C. The path taken by an object launched at exactly escape velocity; it reaches infinity with zero residual speed.

D. The path taken by an object with more than escape energy; it escapes with surplus speed at infinity.

E. The radius at which escape velocity equals the speed of light; the size of a black hole’s event horizon.

F. The phenomenon where firing a rocket engine at closest approach to a body produces the greatest energy gain.

Parabolic trajectory

Hyperbolic trajectory

Event horizon

Schwarzschild radius

Oberth effect

Stuck? Revisit the Key Terms panel in the lesson and Card 3 (Black Holes & Schwarzschild Radius).

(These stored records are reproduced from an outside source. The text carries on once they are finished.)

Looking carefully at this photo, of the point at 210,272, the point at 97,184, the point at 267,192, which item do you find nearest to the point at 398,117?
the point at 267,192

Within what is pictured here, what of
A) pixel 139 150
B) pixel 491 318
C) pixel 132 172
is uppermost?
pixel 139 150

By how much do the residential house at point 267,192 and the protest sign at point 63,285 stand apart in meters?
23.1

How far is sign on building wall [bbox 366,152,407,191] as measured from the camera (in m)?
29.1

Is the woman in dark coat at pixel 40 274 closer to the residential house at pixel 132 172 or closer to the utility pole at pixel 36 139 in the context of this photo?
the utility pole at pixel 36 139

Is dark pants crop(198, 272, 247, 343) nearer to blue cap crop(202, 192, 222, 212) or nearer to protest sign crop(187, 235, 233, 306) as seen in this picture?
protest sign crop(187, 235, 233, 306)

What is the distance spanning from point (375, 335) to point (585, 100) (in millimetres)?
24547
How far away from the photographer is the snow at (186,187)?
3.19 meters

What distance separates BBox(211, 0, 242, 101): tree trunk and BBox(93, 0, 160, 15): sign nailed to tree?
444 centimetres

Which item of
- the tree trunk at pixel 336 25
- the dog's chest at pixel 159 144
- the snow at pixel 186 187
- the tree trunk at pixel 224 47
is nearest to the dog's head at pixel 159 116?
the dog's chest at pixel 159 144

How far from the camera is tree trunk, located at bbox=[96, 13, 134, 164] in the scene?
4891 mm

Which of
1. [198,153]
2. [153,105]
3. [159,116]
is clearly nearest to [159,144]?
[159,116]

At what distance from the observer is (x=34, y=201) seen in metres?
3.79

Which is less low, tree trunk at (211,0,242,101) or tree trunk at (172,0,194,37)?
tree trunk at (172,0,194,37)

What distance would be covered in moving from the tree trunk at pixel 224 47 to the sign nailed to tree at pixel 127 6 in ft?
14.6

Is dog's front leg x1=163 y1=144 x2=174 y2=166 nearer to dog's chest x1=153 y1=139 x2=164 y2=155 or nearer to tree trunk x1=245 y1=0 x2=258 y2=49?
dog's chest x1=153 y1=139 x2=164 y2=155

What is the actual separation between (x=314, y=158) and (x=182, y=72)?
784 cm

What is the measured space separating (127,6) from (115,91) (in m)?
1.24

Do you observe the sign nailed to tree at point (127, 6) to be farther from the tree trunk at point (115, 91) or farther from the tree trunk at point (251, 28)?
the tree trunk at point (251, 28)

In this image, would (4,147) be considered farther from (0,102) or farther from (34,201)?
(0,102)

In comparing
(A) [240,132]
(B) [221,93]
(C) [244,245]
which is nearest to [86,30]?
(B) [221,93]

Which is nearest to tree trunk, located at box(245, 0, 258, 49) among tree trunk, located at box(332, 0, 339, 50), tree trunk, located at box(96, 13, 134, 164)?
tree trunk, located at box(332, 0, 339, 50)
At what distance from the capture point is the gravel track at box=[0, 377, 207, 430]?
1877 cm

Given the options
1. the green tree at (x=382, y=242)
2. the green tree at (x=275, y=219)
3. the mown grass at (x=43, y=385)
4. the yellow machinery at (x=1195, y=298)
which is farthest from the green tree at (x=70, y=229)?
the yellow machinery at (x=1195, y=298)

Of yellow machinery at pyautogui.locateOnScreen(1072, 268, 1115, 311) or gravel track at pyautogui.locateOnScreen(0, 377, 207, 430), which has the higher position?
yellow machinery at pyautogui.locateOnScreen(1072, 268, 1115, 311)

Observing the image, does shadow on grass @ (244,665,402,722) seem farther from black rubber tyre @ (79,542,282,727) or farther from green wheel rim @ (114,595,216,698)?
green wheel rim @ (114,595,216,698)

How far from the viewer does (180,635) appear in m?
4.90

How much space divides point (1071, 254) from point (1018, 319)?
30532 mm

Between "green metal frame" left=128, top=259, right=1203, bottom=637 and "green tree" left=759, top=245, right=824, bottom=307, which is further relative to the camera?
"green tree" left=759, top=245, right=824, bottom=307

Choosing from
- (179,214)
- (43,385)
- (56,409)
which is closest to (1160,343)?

2. True or false — with correction

Circle T or F. If the statement is false, write the correct version on the line below it. 10 marks (1 T/F + 1 correction each)

2.1 Escape velocity depends on the mass of the object being launched. T / F

2.2 The formula for escape velocity is v_e = √(2GM / r). T / F

2.3 At launch, the total mechanical energy of a projectile moving at exactly escape velocity equals zero. T / F

2.4 Escape velocity from the surface of Jupiter is smaller than from Earth because Jupiter is further from the Sun. T / F

2.5 Escape velocity at a distance 2R from a planet’s centre is v_e / √2, where v_e is the surface escape velocity. T / F

Stuck? Revisit Cards 1 and 2 of the lesson and the Key Formula panel.

3. Derivation scaffold — step by step

Complete the derivation of escape velocity from conservation of energy. Fill in each blank. 6 marks (1 per step)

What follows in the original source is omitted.